In other cases where the original stylesheet matched on element name, it was usually possible to exploit redundancy in the data to match on properties instead. For example the element with name packageDeclaration always has the attribute nodeType="packageDeclaration", and the element with name imports contains a sequence of elements each having the attribute nodeType="importDeclaration".
In one or two cases a template rule that matched on an element name (to handle a particular part of an expression, such a the finally clause of a try/catch) could simply be inlined into the calling template.

The conclusion from this exercise was that the conversion to handle JSON rather than XML input was straightforward — but that we had been lucky. The template rules all matched on attribute values rather than element names; and none of them made use of features such as XML node identity, or access to parents, ancestors, or siblings, that would be difficult to replicate in the JSON world.
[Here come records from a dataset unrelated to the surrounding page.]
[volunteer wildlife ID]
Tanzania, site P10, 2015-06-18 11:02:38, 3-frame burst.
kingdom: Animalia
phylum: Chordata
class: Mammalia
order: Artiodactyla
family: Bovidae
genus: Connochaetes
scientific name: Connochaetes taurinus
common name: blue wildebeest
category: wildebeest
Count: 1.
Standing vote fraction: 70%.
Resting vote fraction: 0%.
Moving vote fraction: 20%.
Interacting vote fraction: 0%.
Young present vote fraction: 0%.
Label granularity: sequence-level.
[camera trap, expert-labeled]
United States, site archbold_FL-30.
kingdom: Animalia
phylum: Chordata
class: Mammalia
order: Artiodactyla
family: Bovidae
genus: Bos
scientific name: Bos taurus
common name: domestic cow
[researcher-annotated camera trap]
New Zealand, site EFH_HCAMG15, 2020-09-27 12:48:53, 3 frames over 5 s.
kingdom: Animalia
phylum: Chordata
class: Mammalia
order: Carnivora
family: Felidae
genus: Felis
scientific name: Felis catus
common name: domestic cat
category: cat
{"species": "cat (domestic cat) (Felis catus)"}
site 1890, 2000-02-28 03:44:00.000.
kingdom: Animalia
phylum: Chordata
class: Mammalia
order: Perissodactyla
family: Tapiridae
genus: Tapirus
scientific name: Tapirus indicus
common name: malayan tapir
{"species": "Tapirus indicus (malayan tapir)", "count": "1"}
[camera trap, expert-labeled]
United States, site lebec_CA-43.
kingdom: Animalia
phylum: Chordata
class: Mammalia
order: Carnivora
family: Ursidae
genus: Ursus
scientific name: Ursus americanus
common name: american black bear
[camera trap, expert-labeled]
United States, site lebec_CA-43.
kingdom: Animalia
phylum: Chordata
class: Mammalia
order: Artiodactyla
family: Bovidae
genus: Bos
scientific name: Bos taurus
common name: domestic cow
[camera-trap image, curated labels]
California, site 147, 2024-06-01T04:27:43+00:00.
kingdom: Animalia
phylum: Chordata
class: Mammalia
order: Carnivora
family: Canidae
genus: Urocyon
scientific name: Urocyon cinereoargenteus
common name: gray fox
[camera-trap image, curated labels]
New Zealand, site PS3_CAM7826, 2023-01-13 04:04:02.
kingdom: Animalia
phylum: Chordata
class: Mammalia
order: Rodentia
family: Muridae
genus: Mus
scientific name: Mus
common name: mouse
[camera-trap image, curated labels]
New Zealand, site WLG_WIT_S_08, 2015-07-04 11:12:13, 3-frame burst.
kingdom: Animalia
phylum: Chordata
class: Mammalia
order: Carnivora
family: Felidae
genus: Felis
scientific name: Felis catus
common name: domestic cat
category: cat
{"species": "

Also: I've glossed over the fact that in this phase, I was merely looking at the code that serializes the parse tree back to Java, and skipped the “business logic” that does the conversion from Java to C#. That code, from a fairly superficial examination, includes a few things that are rather harder to deal with:

The template rules access information from the digest file using an xsl:key definition. The key definition is essentially the same as that described in the subsequent section Refining the digest file, and creates the same challenges.
There are a number of functions and templates that use the parent or attribute axis to examine the context of an expression. For example there is a function isInterfaceMember that distinguishes methods defined in a class from methods defined in an interface, which it does by searching the ancestor axis to see whether the containing type is a class or an interface. With a JSON model there are always two ways of tackling this: the needed context information (class or interface?) can be passed down the call tree as a tunnel parameter, or the mechanism for pinning the tree can be used to expose an equivalent to the ancestor axis. This is discussed further in a later section.